Formados por 3-6 átomos de carbono (triosas, tetrosas, pentosas o hexosas respectivamente).

Las hexosas pueden ser glucosa, fructosa o galactosa, que son los monosacáridos más importantes nutricionalmente.

  • Glucosa: Es el producto de la hidrólisis de los carbohidratos, normalmente se encuentra en sangre y nos dará el valor de glucémia o “azúcar en sangre”. Se almacena en forma de glucógeno en el hígado y músculo. Es el combustible de las células del sistema nervioso (por ejemplo del cerebro)
  • Fructosa: cuando se une con la glucosa forma la sacarosa. Una vez se absorbe, pasa al hígado donde es transformada en glucosa (molécula comentada anteriormente).
  • Galactosa: forma parte de la lactosa (“azúcar de la leche”). En el hígado es transformada en glucosa.

Disacáridos:

Están formados por dos monosacáridos. Pueden ser sacarosa, maltosa o lactosa.

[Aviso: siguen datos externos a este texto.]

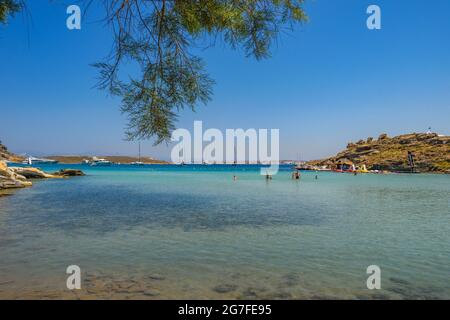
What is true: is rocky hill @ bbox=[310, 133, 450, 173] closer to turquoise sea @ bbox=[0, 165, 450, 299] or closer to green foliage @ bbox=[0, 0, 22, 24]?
turquoise sea @ bbox=[0, 165, 450, 299]

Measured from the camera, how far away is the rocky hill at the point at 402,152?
4894 inches

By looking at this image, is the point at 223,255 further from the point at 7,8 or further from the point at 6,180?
the point at 6,180

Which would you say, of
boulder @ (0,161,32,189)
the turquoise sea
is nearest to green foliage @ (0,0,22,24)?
the turquoise sea

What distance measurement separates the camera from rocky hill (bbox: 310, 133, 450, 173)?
408 ft

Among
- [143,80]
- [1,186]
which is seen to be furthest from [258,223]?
[1,186]

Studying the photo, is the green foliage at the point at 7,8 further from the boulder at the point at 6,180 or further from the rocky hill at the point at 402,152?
the rocky hill at the point at 402,152

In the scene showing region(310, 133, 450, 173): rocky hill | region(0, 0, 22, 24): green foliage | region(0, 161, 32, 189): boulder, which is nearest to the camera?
region(0, 0, 22, 24): green foliage

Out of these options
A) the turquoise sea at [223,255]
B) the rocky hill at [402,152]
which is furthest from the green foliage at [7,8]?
the rocky hill at [402,152]

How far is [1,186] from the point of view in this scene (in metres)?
39.2

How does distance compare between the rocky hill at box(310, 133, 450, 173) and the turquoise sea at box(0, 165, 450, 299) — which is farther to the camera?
the rocky hill at box(310, 133, 450, 173)

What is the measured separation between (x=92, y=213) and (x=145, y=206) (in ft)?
16.7

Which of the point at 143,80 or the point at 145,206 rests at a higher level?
the point at 143,80

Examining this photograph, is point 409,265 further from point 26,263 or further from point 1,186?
point 1,186

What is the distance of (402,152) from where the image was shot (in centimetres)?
14175
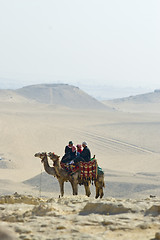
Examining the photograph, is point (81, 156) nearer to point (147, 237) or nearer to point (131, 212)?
point (131, 212)

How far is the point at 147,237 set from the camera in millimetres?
7477

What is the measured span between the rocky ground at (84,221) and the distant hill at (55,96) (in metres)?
89.1

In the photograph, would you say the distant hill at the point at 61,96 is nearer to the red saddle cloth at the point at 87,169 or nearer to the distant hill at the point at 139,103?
the distant hill at the point at 139,103

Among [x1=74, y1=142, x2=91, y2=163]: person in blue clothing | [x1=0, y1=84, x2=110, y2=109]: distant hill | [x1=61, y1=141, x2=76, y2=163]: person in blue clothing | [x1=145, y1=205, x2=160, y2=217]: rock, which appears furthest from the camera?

  • Sacarosa (azúcar de caña): unión de fructosa + galactosa.
  • Maltosa: unión de dos moléculas de glucosa.
  • Lactosa: se encuentra en la leche de los animales mamíferos. Unión de galactosa + glucosa.

Polisacáridos (azúcares complejos):

Son polímeros de glucosa (unión de diversas moléculas de glucosa). Se dividen en oligosacáridos y polisacáridos.

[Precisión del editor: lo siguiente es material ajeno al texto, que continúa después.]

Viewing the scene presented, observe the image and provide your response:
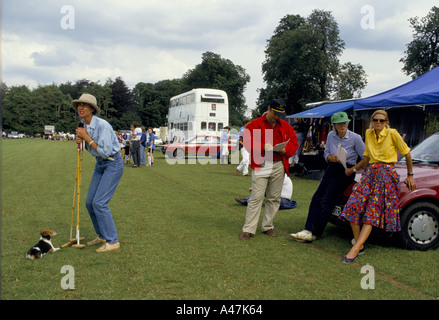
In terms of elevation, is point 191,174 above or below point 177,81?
below

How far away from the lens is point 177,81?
94.1m

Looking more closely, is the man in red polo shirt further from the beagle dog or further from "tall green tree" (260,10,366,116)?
"tall green tree" (260,10,366,116)

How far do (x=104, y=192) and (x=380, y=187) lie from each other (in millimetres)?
3679

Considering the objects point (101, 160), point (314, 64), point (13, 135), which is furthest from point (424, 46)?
point (13, 135)

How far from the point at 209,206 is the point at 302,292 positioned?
5.35 m

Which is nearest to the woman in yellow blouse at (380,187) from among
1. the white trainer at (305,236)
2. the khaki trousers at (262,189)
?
the white trainer at (305,236)

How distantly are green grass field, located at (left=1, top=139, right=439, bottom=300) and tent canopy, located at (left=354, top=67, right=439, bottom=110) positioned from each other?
488cm

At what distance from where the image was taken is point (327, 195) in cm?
614

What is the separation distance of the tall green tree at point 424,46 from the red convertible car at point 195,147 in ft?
115

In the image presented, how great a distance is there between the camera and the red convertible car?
26078mm

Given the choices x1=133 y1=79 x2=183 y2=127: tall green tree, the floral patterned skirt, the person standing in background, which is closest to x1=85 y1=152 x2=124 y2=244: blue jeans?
the person standing in background

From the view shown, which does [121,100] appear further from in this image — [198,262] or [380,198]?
[380,198]
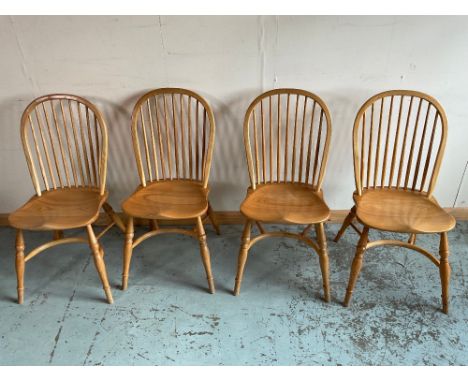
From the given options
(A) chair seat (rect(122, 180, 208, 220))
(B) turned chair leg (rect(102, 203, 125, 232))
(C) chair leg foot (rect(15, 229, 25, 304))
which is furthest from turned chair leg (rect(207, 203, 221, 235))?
(C) chair leg foot (rect(15, 229, 25, 304))

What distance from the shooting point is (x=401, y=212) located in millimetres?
1666

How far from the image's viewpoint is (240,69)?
6.01 ft

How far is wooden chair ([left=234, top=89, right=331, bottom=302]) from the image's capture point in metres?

  • Oligosacáridos: unión de 3-10 moléculas de glucosa. Se producen a partir del almidón, y se usan por su fácil digestión en dietas para niños y adultos con problemas de digestión y absorción de los carbohidratos. Un ejemplo es la soja.
    • Soja: contiene estaquiosa y rafinosa, que es intestino es incapaz de hidrolizar. En consecuencia, las bacterias del colon lo metabolizan liberando gas metano e hidrógeno
  • Polisacáridos digeribles: destacan el almidón y el glucógeno, moléculas mediante las cuales diversas especies almacenan los carbohidratos.
    • Almidón: puede ser amilosa o amilopectona. Se digieren con facilidad cuando los alimentos se cocinan adecuadamente.
    • Glucógeno: es la forma de almacenamiento de los carbohidratos en animales (y por lo tanto, en personas). Es hidrolizado más fácilmente (más rápido) que el almidón, lo que permite al organismo disponer de glucosa rápidamente si es necesario. En ayuno, el glucógeno cubre las necesidades del organismo unas 12-18h.
  • Polisacáridos indigeribles (fibra): como su nombre indica, son indigeribles para el ser humano. Pueden ser pectinas, gomas, mucígalos, celulosa, hemicelulosa o lignina. Aunque la celulosa y hemicelulosa sean indigeribles tienen un papel importante en la digestión: dan volumen al bolo alimenticio favoreciendo la distensión del estómago, dando sensación de plenitud y saciedad. Además estimulan la motilidad (tránsito o movimiento intestinal), y algunos (pectina, lignina y mucígalos) favorecen la retención de agua aumentando la viscosidad del contenido intestinal. Todo esto acaba incrementando el bolo fecal, lo que estimula la defecación de heces blandas (por lo tanto, actúa contra el estreñimiento). También favorece la fermentación, lo que produce metano e hidrógeno (dicho de otra manera, produce gases).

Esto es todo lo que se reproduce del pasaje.